The USDA national organic standards weren’t formally recognized by the EU,” she says. “Now that’s changed and they’ll consider if it’s officially considered organic in the U.S. then the EU will also recognize it.”

Dybsky says Colorado farms have already started benefiting from the agreement.

“Of our six companies represented there, $115,000 were made in sales on the floor show,” Dybsky says, “which is really great.” Dybsky says those same six companies, including Roth Farms, anticipate making another $750,000 in sales over the coming year.

Colorado may be one of the prime benefactors of the trade agreement because of its large supply of organic millet and wheat, Larsen says. Colorado produces about 60 percent of the U.S. supply of millet, and there is a low amount of organic millet in the EU supply chain. There may also be a larger market in the EU for organic wheat with lower protein content, Larsen says, and Dybsky adds organic lettuce producers to the beneficiaries in Colorado.

“Because of our unique landscape, with the mountainous region in the west and the Eastern Plains and the amount of sunshine Colorado gets,” Dybsky says, “our farmers are poised to really benefit from the agreement and have a strong niche.”

The EU will also benefit from the agreement because of its large supply of organic finished products, such as olive oil, pasta and chocolate. These items will likely not be a threat to Colorado businesses or organic produce, Larsen says.

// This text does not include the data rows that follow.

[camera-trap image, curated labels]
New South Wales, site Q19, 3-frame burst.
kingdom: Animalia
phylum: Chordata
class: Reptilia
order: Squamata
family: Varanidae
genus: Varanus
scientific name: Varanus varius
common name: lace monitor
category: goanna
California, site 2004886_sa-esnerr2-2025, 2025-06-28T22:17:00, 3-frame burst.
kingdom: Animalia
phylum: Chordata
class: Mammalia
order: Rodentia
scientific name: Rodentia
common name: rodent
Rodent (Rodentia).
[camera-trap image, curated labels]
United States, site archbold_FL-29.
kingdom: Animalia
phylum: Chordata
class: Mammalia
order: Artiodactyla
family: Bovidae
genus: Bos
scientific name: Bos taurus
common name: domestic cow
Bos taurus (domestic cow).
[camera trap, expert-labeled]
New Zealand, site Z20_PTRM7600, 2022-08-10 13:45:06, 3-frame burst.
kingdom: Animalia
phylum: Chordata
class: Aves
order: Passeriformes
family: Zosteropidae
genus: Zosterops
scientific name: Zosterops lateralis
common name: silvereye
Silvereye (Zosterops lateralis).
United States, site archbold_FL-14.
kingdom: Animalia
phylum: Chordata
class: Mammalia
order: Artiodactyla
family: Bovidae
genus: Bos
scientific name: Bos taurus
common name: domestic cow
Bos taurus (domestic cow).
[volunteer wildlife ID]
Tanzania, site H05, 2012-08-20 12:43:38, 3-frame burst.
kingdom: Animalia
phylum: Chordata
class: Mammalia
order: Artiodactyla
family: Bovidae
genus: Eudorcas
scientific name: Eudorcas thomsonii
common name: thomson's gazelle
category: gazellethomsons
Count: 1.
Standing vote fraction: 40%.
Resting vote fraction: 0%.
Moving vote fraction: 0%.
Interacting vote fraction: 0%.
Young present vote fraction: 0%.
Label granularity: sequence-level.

There are two exceptions to the equivalency agreement, one in the EU and one in the U.S. The EU hoped to introduce organic cheese and other organic dairy products to the U.S. market. However, EU standards for organic dairy cows are not comparably stringent and will therefore require additional certification from the U.S. in order to be allowed. In return, the EU will require additional certification for organic apples from the U.S. because of disease prevention treatments used on them.

Despite past arguments between the EU and the U.S. over organic standards, the equivalency agreement will allow both sides to export organic products under similar labels. Though it is yet unclear whether the organic items will be labeled with their country of origin, they will likely be labeled as organic certified under the USDA in the U.S. or with the organic logo in the EU, Larsen says.